Press Start may receive a commission when you buy from links on our site at no extra cost to you.
After the Ghostrunner duology, I was eager to see what One More Level would do next. After the sequel’s open-world and bike sections felt like flat spots to me in a game that, otherwise, had a focus on breakneck speed, the prospect of Valor Mortis, an enormous departure from their other works, is tantalising.
Billed as more of a first-person Soulslike and set in the midst of the Napoleonic wars, your death in the Little General’s name is only the beginning as you stir awake on a corrupted, plague-ridden version of the Europe you laid your life down for.
Ghostrunner isn’t exactly a walk in the park, but Valor Mortis feels like One More Level turning things up to eleven when it comes to difficulty. It has all of the characteristics of a Soulslike, but it frames its action uniquely through the eyes of William, a fallen soldier of the Eternal Guard, who wakes on a battlefield to find his brothers in arms either dead or in a state of mania, turning their guns on each other and you.
Perhaps most interesting is the fact that the omnipresent voice of Napoleon, performed by the venerable Vincent Cassel, a French actor known for his roles in Black Swan and The White Lotus, is communing with you and guiding you through battle.
I don’t know much about Mr. Bonaparte except for the fact that “at Waterloo, Napoleon did surrender,” oh yeah. Framing him as this malevolent dark artist in an alternate history is a bold step, but it creates an utterly perfect tone for the game. It trades Ghostrunner’s pulp cyberpunk world for one that is grave and full of horrors.
One thing I should put on the table for all to see is that I’m not particularly fond of Soulslike games, speaking generally. I’m far from an elite gamer, and I struggle to perfect parry windows, and I loathe runbacks because, put simply, they’re a waste of time. Valor Mortis is still going to rock a lot of players, and, at the end of the day, that’s a skill issue, and I accept that persistence and “getting good” is the road I’ll travel there, but what I love is that Valor Mortis is quite liberal with its checkpoint placement. Equivalent to bonfires in Dark Souls, players can take a knee here and spend their upgrade points and plant a respawn flag in the ground at the expense of having all of the area’s enemies respawn again.
The game’s first chapter, which is geared at onboarding, has a handful of rest stops along the main path, but what I appreciated most was having one right outside the boss’s ominous fog curtain. I loved this because, quite frankly, I’d done the work, and it allowed me to focus on learning the patterns without the grim spectre of losing several minutes of progress each attempt. So, big tick there.
While it comes at the sacrifice of full battlefield awareness, though the game does have enormous danger indicators that would be impossible to miss, there’s an immersion that comes with first-person, which had me locked in. In terms of how Valor Mortis handles, it actually reminds me of the Dishonored games. Of course, the period might have a lot to do with this, but the similarities are there. For a chunk of the level, I carried with me a sword and gun, though completing the traditional three-legged stool of offensive options late in the stage was a flamethrower that you shoot from your hand.

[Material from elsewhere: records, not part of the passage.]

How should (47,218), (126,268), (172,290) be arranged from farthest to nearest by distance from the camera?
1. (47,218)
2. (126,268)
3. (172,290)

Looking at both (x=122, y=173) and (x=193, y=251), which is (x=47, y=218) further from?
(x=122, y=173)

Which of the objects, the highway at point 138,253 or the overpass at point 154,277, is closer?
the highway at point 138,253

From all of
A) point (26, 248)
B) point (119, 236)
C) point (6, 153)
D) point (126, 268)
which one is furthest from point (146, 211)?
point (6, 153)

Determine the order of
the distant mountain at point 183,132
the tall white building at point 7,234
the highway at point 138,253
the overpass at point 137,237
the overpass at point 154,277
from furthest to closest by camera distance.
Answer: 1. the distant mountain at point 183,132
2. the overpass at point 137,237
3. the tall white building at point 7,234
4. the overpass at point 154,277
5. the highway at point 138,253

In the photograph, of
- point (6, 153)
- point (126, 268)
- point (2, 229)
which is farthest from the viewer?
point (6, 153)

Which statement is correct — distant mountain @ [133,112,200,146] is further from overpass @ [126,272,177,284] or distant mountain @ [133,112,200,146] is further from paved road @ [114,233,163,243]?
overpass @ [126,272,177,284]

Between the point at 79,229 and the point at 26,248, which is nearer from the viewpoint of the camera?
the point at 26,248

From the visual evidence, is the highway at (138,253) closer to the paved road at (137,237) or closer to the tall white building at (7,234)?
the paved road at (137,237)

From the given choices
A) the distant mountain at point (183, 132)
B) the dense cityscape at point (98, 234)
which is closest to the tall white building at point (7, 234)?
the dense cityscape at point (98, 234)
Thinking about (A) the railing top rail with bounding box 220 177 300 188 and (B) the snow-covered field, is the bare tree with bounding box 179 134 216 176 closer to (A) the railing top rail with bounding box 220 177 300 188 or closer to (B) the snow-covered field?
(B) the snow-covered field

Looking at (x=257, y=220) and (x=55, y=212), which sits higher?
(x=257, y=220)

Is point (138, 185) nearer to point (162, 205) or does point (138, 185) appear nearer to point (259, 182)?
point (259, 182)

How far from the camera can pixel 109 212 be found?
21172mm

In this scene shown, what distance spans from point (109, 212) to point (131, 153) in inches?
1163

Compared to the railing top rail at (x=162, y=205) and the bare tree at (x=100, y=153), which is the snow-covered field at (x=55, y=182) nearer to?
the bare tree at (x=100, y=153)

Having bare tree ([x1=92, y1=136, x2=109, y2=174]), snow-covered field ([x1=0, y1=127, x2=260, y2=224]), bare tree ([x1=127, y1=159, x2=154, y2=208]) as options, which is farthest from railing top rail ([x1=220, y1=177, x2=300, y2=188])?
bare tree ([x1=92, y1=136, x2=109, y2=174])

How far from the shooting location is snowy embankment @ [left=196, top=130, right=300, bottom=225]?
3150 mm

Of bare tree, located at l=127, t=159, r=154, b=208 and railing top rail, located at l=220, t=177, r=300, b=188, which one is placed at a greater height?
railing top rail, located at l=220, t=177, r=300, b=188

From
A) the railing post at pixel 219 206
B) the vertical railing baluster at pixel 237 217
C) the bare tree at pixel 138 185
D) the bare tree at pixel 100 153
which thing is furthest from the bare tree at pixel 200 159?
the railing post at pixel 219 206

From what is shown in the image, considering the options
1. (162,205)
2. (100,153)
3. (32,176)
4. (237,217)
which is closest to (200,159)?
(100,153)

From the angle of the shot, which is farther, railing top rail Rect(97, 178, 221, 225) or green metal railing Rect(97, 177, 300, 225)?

If movement was Ghostrunner’s thing, combat is going to be seen as Valor Morris’s bread and butter, and it’s engrossing at full flight. Brutal timed hacks split Eternal Guard soldiers in two, while the pistol is useful for shooting lambent blisters on enemies that do a good chunk of damage. As is the case for all Soulslikes, success will hinge on how well you’re able to adapt to the parry timing, which I feel does have a bit of a learning curve, but when you nail a perfection it hits like crack.
You’ve really got to pick your moments in Valor Mortis, and I found impatience was my biggest enemy. The thing I struggled with most was going in overeager with a sword strike, being unable to cancel the animation to parry, and having the guardsman beat me to the hit. I would have died half a dozen times from my own inability to wait. So, if nothing else, I think Valor Mortis teaches patience and, although I didn’t end up beating the boss in my session, I did improve every run.
As strong as combat is in Valor Mortis, I think it’s the aesthetic that spoke to me most of all. It feels antithetical to something like Ghostrunner and its bright lights and sharp edges, Valor Mortis emphasises the ugliness of disease and death through its confronting depictions of a battlefield littered with the dead. I have to doff my fancy Napoleon hat to whoever headed up enemy design, specifically the commander you find at the end, who has fused with his wailing countrymen to form a grotesque, rat king-like abomination.
With a demo available now, I implore you to take up arms and wage war against the Eternal Guard. Valor Mortis is shaping up to be a stunning entry in the Soulslike genre and a likely contender for the year’s best for me. It’s challenging, effortlessly cool, and offers up novel ideas as a first-person game in a genre dominated by games that are anything but.